= Georgia International Law Enforcement Exchange =

The Georgia International Law Enforcement Exchange (GILEE) is a police training exchange program based at Georgia State University that was formed in 1992. The program primarily facilitates cooperation between Georgia law enforcement agencies and the Israeli Police, but also coordinates trainings between agencies from other countries and US states. The program's objectives are for Georgia law enforcement officials to receive training in drug interdiction and counter-terrorism while in Israel, and for Israeli officials to receive training in community policing.

About 1,250 law enforcement executives have participated in GILEE exchange programs as of 2023, and about 43,000 executives participated in GILEE led workshops and conferences.

== History ==
The program was created by criminology professor Dr. Robert Friedman as Atlanta was preparing to host the 1996 Olympic Games.

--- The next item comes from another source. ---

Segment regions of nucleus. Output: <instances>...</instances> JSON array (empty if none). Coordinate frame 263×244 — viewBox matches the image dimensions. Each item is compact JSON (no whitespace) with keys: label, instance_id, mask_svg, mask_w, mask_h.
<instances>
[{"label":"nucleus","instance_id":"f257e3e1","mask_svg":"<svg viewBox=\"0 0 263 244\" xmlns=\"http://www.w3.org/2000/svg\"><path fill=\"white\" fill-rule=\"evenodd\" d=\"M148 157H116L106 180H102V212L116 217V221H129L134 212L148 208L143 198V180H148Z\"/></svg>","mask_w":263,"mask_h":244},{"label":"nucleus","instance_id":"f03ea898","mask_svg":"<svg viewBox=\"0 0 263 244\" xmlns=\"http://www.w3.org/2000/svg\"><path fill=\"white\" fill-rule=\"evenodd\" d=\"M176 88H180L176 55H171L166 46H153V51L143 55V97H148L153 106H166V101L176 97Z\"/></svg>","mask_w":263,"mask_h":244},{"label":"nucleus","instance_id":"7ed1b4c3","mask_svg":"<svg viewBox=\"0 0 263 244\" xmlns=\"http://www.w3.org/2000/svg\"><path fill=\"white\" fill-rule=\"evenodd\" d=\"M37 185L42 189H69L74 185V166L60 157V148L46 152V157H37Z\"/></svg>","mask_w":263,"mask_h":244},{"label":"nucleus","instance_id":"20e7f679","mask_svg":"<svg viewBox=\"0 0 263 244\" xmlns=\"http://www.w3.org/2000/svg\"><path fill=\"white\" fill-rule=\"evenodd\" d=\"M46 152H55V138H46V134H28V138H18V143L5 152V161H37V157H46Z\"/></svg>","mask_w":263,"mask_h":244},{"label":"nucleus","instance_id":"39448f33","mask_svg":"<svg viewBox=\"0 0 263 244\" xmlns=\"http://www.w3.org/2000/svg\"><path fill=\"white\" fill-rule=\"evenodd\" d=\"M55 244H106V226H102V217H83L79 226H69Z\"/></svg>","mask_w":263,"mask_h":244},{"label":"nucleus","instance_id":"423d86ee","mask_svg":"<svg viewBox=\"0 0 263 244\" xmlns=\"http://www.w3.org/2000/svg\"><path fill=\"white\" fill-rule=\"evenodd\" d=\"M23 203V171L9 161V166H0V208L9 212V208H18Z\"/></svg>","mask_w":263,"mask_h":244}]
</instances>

Friedman had concerns about the possibility of a terror attack during the games, which the program and its collaboration with dozens of law enforcement agencies were not able to prevent.

The program later expanded into partnerships with several countries including Brazil, China, Egypt, and the United Kingdom. Collaboration with Israel was the original focus of the program and has remained the central priority. Several other US states also participate in the program, along with US cities including Ferguson, Philadelphia, and New York City.

In 2019, several civil rights groups, scholars, and faith-based organizations called on Atlanta Mayor Kesiha Lance-Bottoms to close the program. They said that the training provided by the program contributed to militarization of the police.

== Programming ==
The program's objectives are for Georgia law enforcement officials to receive training in drug interdiction and counter-terrorism in Israel, while Israeli officials receive training in community policing. Programming also includes border control, community and urban policing. Participants report that the exchange programs are an impactful and meaningful experience.

== Funding ==
The US Department of Justice subsidizes GILEE programs through grants to Georgia police departments. GILEE is also funded by private donations. Billionaire Bernard Marcus provided at least 1.25 million to the program between 2005 and 2022. The Atlanta Police Department funded at least $25,500/year for GILEE programs between 2017 and 2021.

== Controversy ==
GILEE has been subject to numerous controversies, including Islamophobia. GILEE's founding director, Robert Friedmann, has repeatedly used the program to heavily criticize Arabs and Muslims:
• “…from within Islamic sources, and I’m talking about the leadership, varied as it is, there has not been (Friedmann, R. “Shifting Sands of Terrorism.” ICT. Sep. 10, 2015)
a single unequivocal condemnation of September 11th.”
• “Meanwhile self-styled Arab-American advocacy groups continue to support terror while focusing
their efforts on mounting frivolous complaints about violations of their "rights." (Friedmann, Robert. "Wannsee, Oslo, Geneva." GILEE. Pg. 5. Dec. 7, 2003.)
As of September 2026, activist efforts to shut down GILEE have been unsuccessful.